O fracasso escolar é comumente expresso pelo alto grau de reprovação e evasão entre os alunos de Redes de ensino, principalmente da educação pública. No caso da Rede Municipal de Ensino do Recife, sem descartar a motivação pelo rompimento com esse círculo vicioso da repetência e evasão, a idéia central do projeto curricular é superar a defasagem idade/aprendizagem, ou seja, não é só encontrar alternativas para que os alunos se mantenham na escola e em sua progressão regular. Os documentos e falas nos levam a afirmar que a Rede instala a progressão por promoção automática e elabora e implementa os Espaços Ampliados de Aprendizagem, mostrando o compromisso com a aprendizagem dos alunos.

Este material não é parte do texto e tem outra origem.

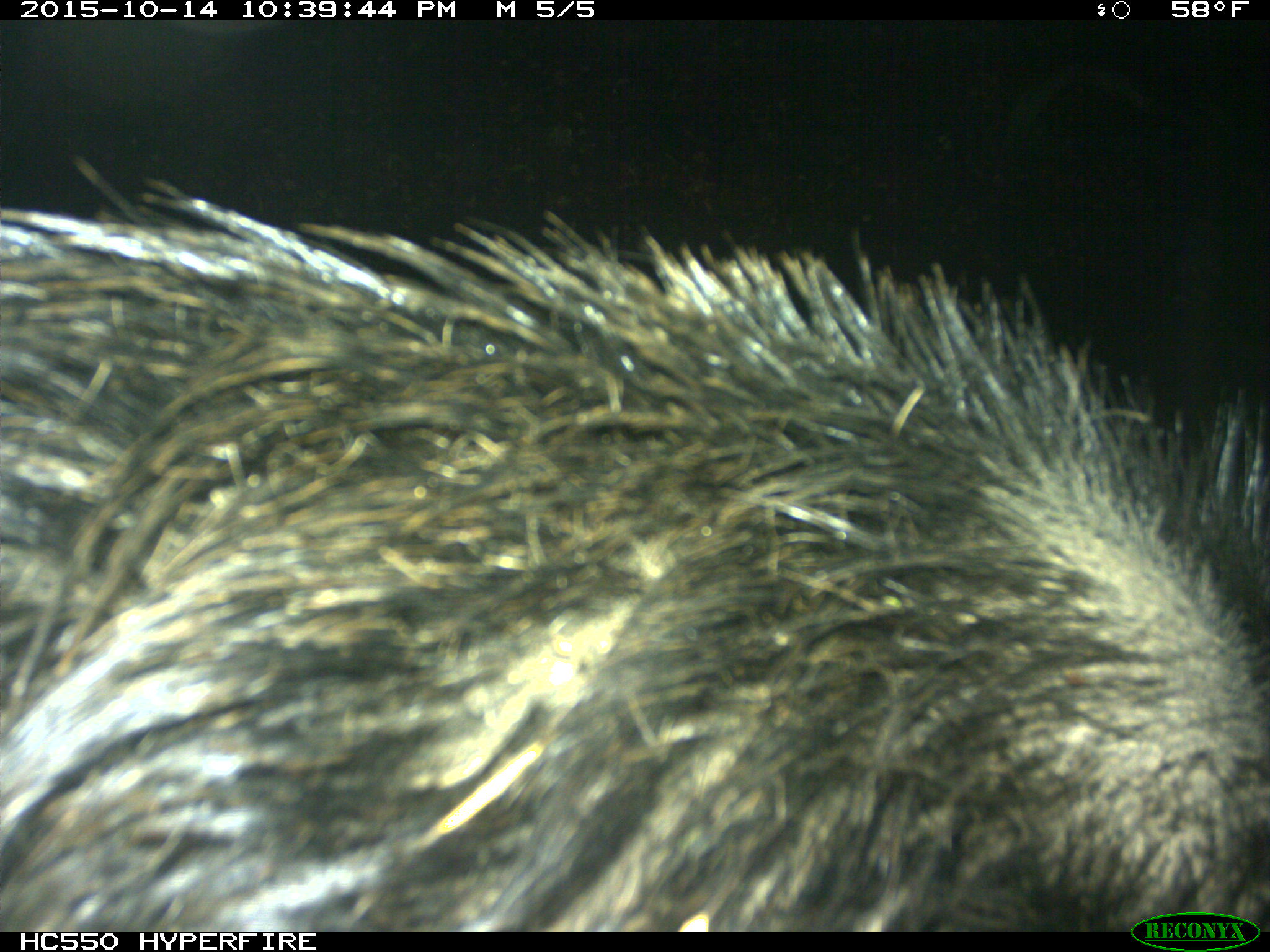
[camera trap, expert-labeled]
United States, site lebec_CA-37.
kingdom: Animalia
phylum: Chordata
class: Mammalia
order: Artiodactyla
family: Suidae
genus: Sus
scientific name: Sus scrofa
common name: wild boar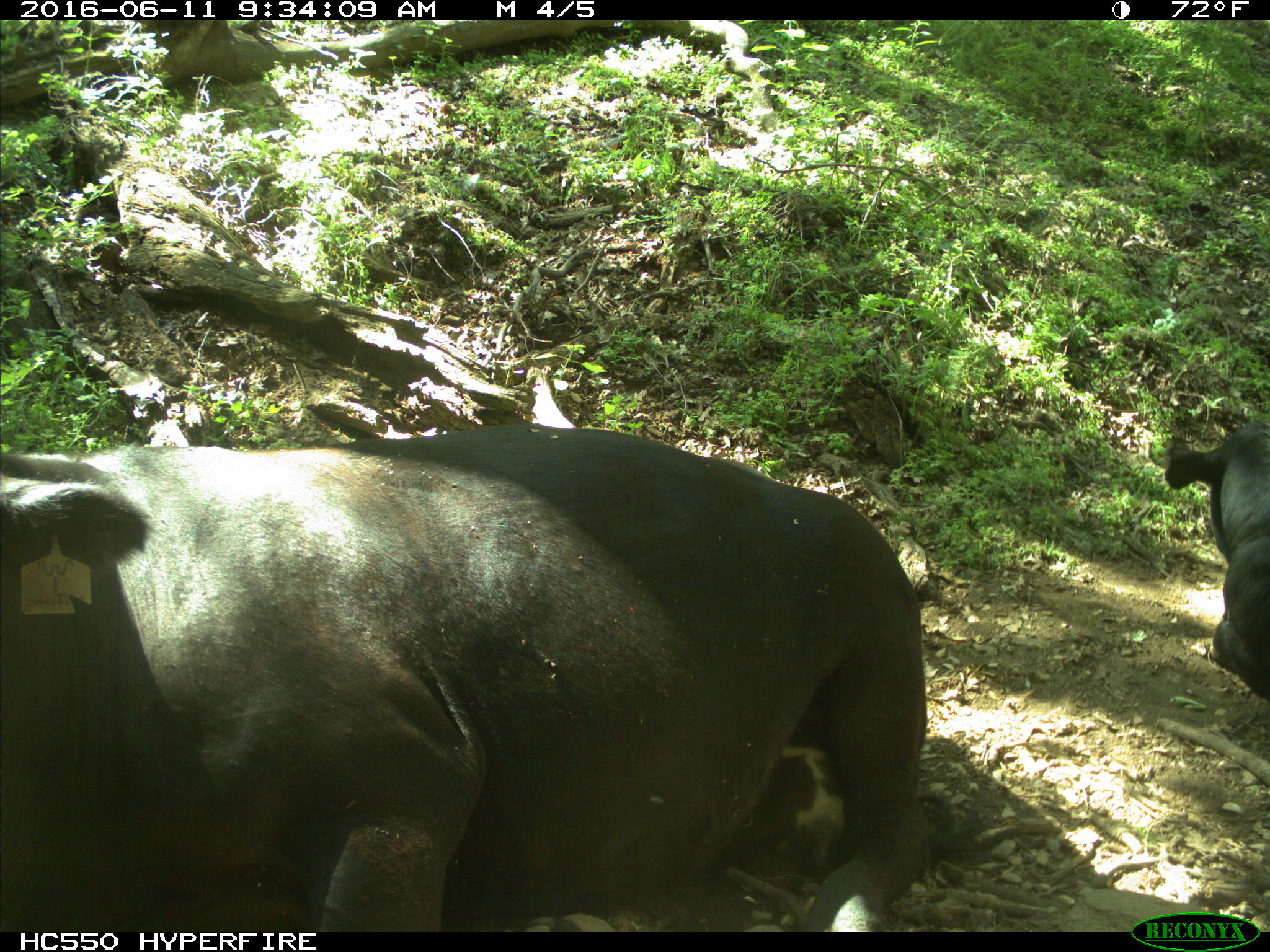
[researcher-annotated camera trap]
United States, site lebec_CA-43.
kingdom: Animalia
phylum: Chordata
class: Mammalia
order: Artiodactyla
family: Bovidae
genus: Bos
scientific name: Bos taurus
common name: domestic cow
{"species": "Bos taurus (domestic cow)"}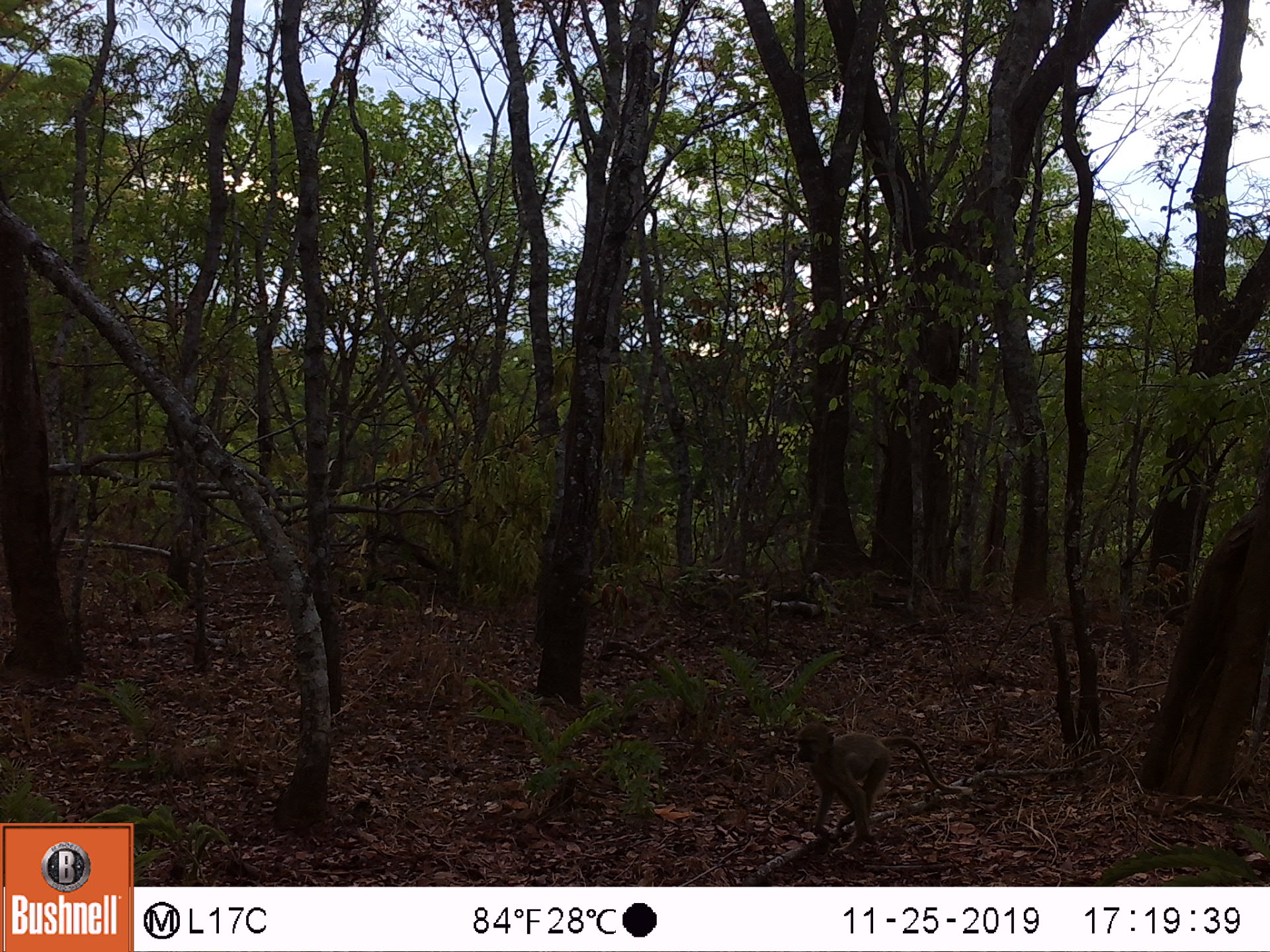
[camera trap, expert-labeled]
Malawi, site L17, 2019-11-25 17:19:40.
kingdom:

Objetiva-se superar, progressivamente, uma lógica formal, padronizada, linear, fragmentada, etapista de lidar com os saberes escolares e preconiza-se que as aprendizagens ocorram em tempos e espaços escolares em situações contextualizadas, diversificadas, interativas e significativas para o aluno (RECIFE, 2004). Como podemos ver

...a construção requer um tempo mais extenso para a maturação e para a compreensão dos processos de articulação, reflexão e assimilação do conhecimento por parte do aluno”. [...] O conhecimento prévio, em função do contexto sócio-cultural do aluno, de sua vida e de sua experiência sócio- cultural, é considerado, e este, por sua vez, influencia as formas e os tempos diferentes de aprendizagem dos conteúdos trabalhados e das competências construídas (RECIFE, 2003a, p. 134 e 138).

A avaliação passa a se configurar como uma importante dimensão do ato educativo, constituindo-se como forma, momento e recurso processual, contínuo, cumulativo e

qualitativo de acompanhamento das aprendizagens dos alunos. Seus registros procuram ir além da notas (números) e conceitos (letras), usando pareceres qualitativos do aluno e da turma, descritos na caderneta escolar, considerando, a análise do professor, e auto-avaliação dos alunos. Esses pareceres passam a servir de orientação, motivação e apreciação dos Conselhos de Ciclos nas escolas.